Содрал и ее. К черту! Хочу раз в жизни подышать воздухом зоны боевых действий!
Но не успел я насладиться сложным ароматом жженой плоти, горелой брони и морской свежести, как на мою макушку легла…
…Я утратил человеческую телесность. Но и кровернской не обрел, хотя ожидал чего-то в этом духе.
Пять человеческих чувств выродились в одно-единственное: осязание. Но это чувство перестало быть привычным, «одномерным» осязанием.
Пожалуй, его следовало бы назвать «умным» осязанием. Я обрел целое соцветие новых непривычных ощущений, которым вряд ли смог бы найти имена и доктор философии.
Я ощущал свои многослойные внутренности и все разнообразие своей новой «кожи», различая при этом тончайшие оттенки происходящих во мне процессов.
Если бы у человека нервные окончания в кровеносных сосудах, в легких и внутри сердца получили каждое по отдельному милитуму-анализатору – вот тогда что-то подобное мы бы и чувствовали, наверное.
Я ощущал, как струятся во мне жизненные соки: магма и вода, сжатый грандиозным давлением метан, жидкие литий, натрий, железо. И не просто «ощущал», но понимал еще и смысл этого сложнейшего метаболизма. Метаболизма целой планеты.
Мое знание не было бесстрастным. Я испытывал эмоции. Их было три: гордое спокойствие, наслаждение происходящими внутри меня процессами и радость от знакомства с самим собой. Самим собой – равным возрастом звездам, почти бессмертным, почти неуязвимым.
Я бы сказал еще вот как: меня радовал прирост сложности.
Я помнил, что некогда был шаром, купающимся в беспощадных лучах во много крат большего шара, который, в отличие от меня, горел ослепительным светом. Я же по сравнению с ним был холоден и мал. Я даже, кажется, тогда еще не понимал, где «я», а где «он». Временами мне казалось, что есть только «мы», которое равно «мне».

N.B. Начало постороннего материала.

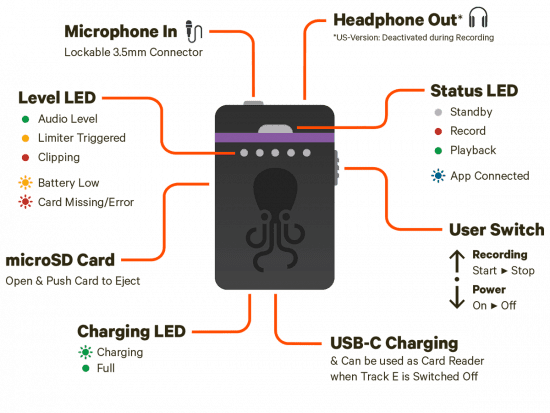 Microphone In
Lockable 3.5mm Connector

Headphone Out*
*US-Version: Deactivated during Recording

Level LED
Audio Level
Limiter Triggered
Clipping
Battery Low
Card Missing/Error

Status LED
Standby
Record
Playback
App Connected

User Switch
Recording
Start ► Stop
Power
On ► Off

microSD Card
Open & Push Card to Eject

Charging LED
Charging
Full

USB-C Charging
& Can be used as Card Reader when Track E is Switched Off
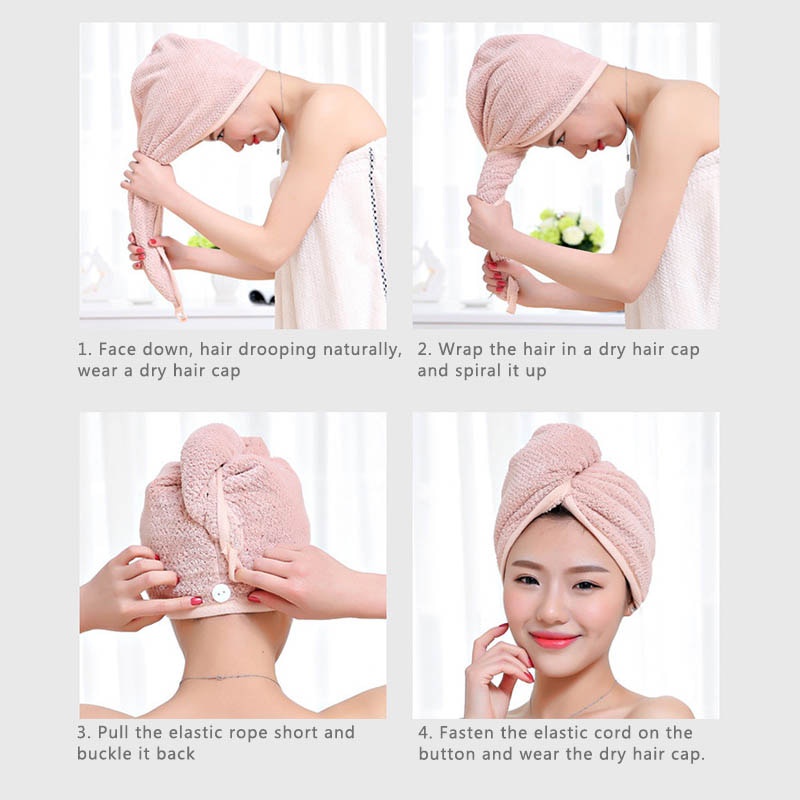 1. Face down, hair drooping naturally, wear a dry hair cap

2. Wrap the hair in a dry hair cap and spiral it up

3. Pull the elastic rope short and buckle it back

4. Fasten the elastic cord on the button and wear the dry hair cap.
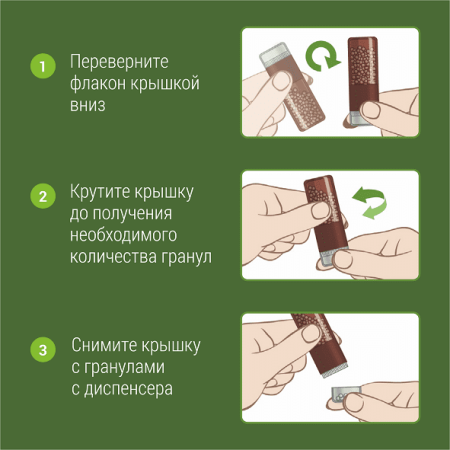 1 Переверните флакон крышкой вниз

2 Крутите крышку до получения необходимого количества гранул

3 Снимите крышку с гранулами с диспенсера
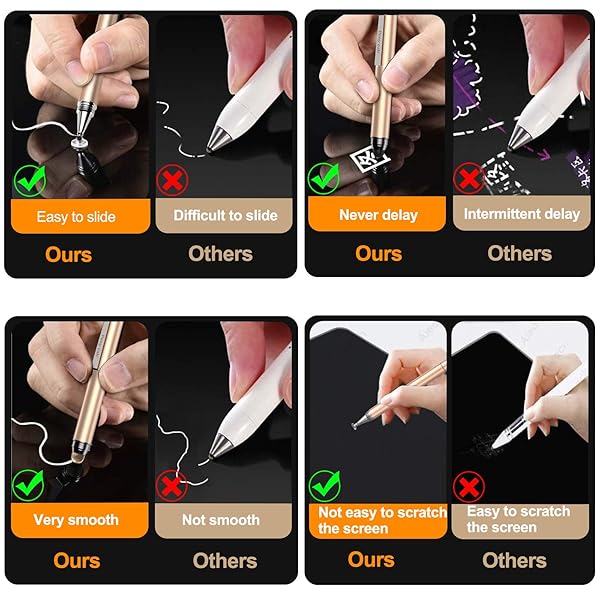 Easy to slide
Difficult to slide
Ours
Others

Never delay
Intermittent delay
Ours
Others

Very smooth
Not smooth
Ours
Others

Not easy to scratch the screen
Easy to scratch the screen
Ours
Others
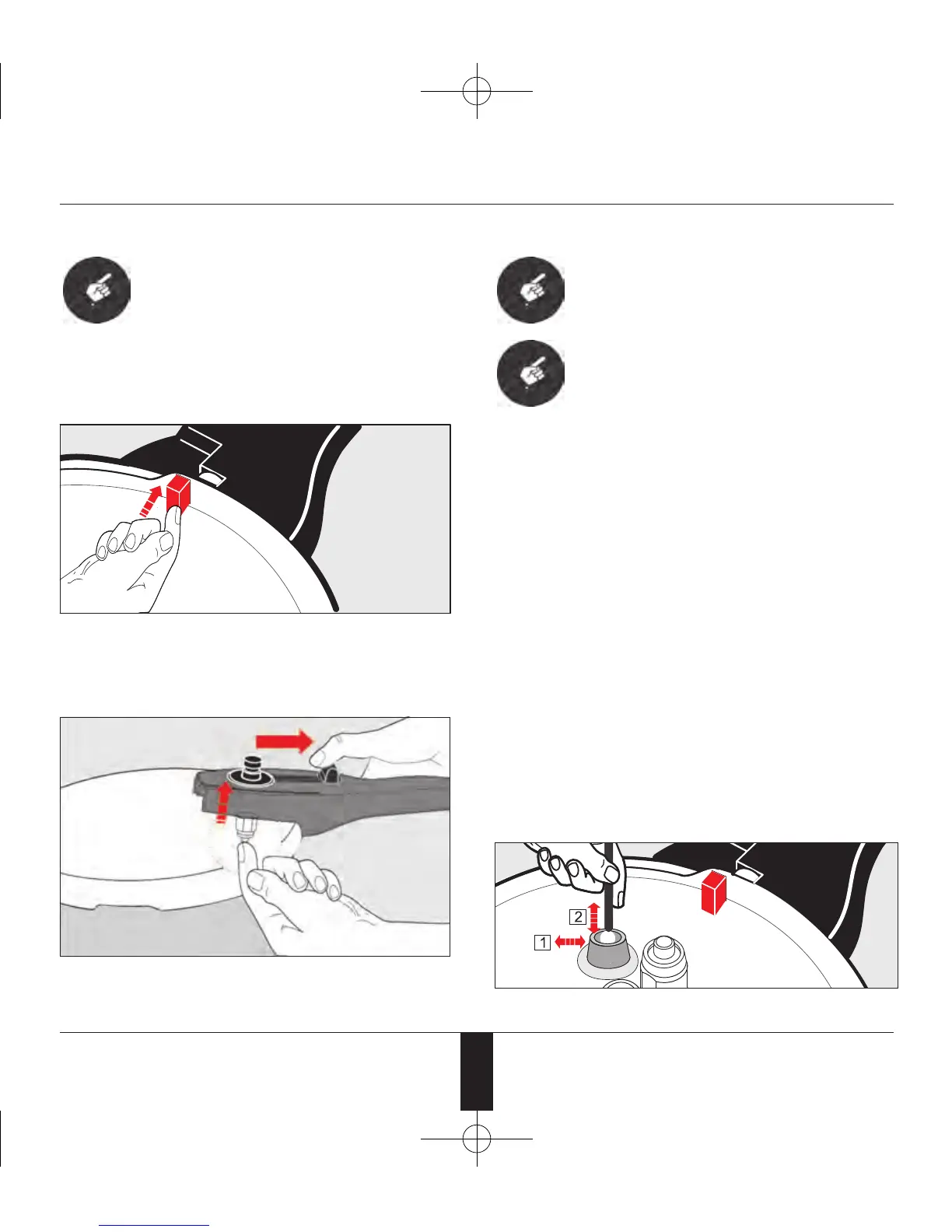 2

1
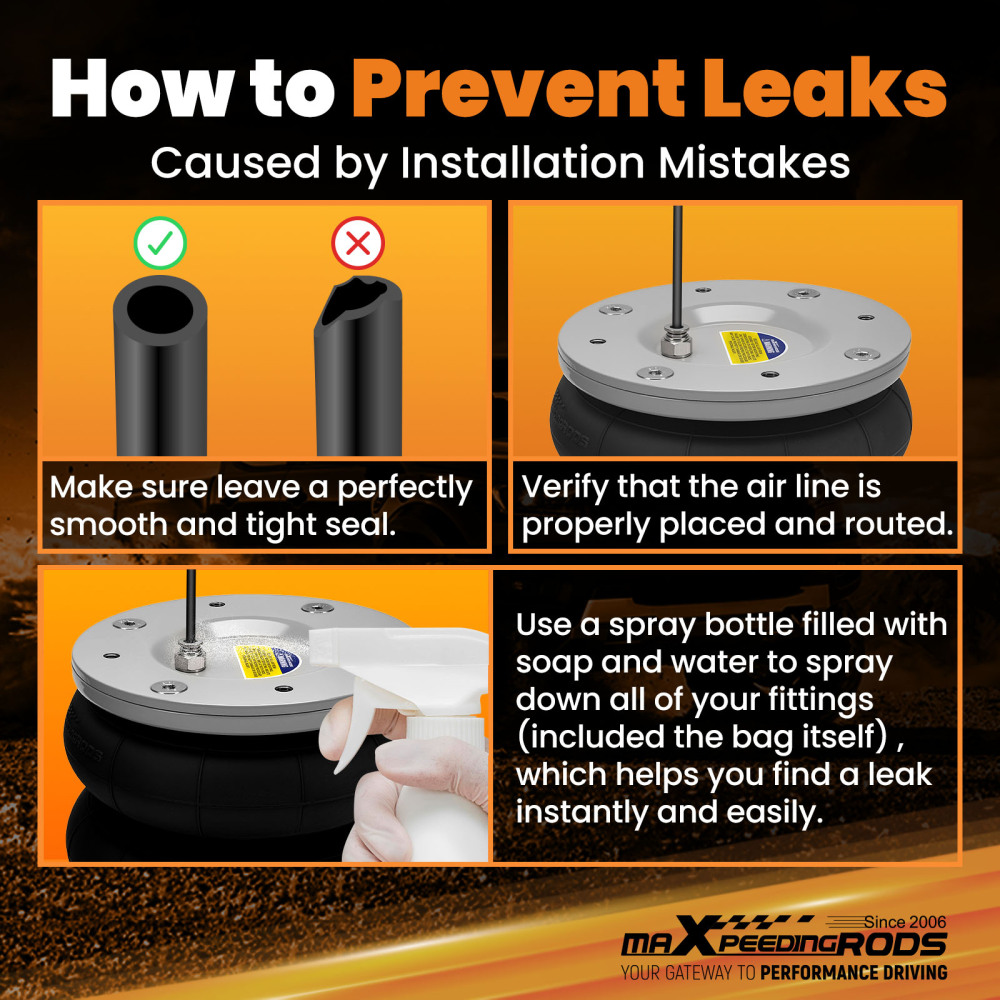 How to Prevent Leaks

Caused by Installation Mistakes

Make sure leave a perfectly smooth and tight seal.

Verify that the air line is properly placed and routed.

Use a spray bottle filled with soap and water to spray down all of your fittings (included the bag itself) , which helps you find a leak instantly and easily.

Since 2006

maXpeedingRODS

YOUR GATEWAY TO PERFORMANCE DRIVING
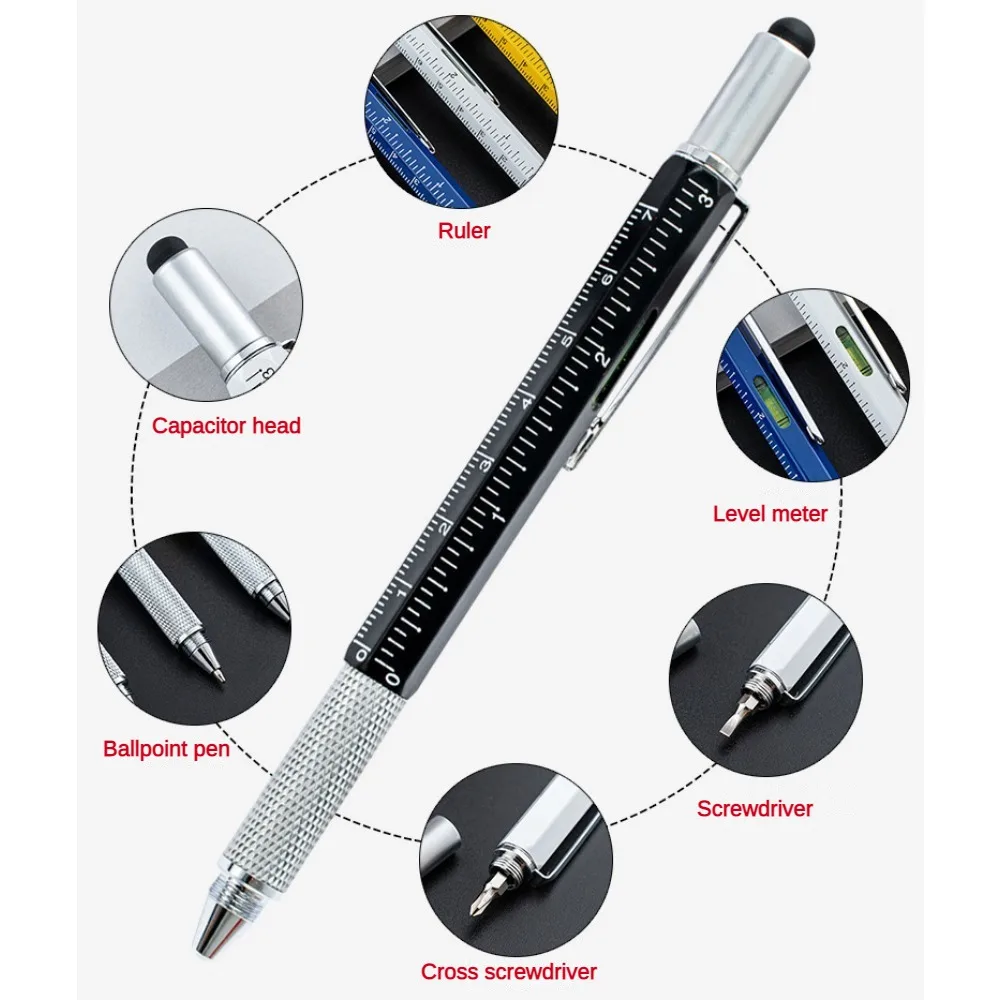 Ruler

Capacitor head

Level meter

Ballpoint pen

Screwdriver

Cross screwdriver

0 1 2 3 4 5 6 7

0 1 2 3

Потом я постепенно становился «самим собой» и обнаруживал, что делаюсь все сложнее. Моя поверхность покрылась твердой подвижной корой. Кое-где на этой коре появилась вода. Выше, над корой и водой, клубились газы.
И все это тоже был я!
Я заканчивался где-то высоко, на границе вечного холода, из которого некогда возникли мои чувства и моя память. Но отчетливой границы не было. Я словно бы растворялся в этом холоде, врастал в него, а он – в меня. И это тоже было интересно.
Большой ослепительный шар жегся теперь не так сильно. Его лучи прогревали мою поверхность, трепали (словно гриву – подсказало человеческое сознание, сознание Сержа ван Гримма) мою газовую оболочку.
Эти лучи были вполне осязаемы. Я чувствовал, что моя и без того нечеткая верхняя граница под их давлением размазывается еще больше. Там, в холоде и пустоте, в нее иногда входили плотные тела маленьких чужаков: ледяных, каменных, железных.
Иногда эти чужаки растворялись в моей оболочке. Иногда – падали прямо на меня, мне было щекотно. Двум крупным созданиям удалось даже проломить мою каменную броню до самой теплой мантии. Это тоже был прирост сложности, и поначалу я обрадовался.
Но потом я познал четвертую эмоцию – страх. Я понял, что если бы создания, прилетающие из холода, были крупнее, они смогли бы разорвать меня на части.
Я был немного знаком с разрушением. Я чувствовал, как разваливаются некоторые чужаки в моей газовой оболочке. А время от времени обмен веществ внутри моего организма приводил к выбросу огромных камней. Они сталкивались друг с другом и разлетались вдребезги.
Но крупные чужаки потом не появлялись вовсе, и я успокоился. Тем более что на границе твердой и воздушной поверхностей начались некие новые процессы. Интереснее всех предыдущих!
Возникла жизнь.
Я знал, что произвел ее сам, но в то же время не знал, как именно. А можно было считать иначе: жизнь возникла помимо моего участия. В том же смысле, в каком «помимо моего участия» дули ветры и выплескивались из меня потоки магмы.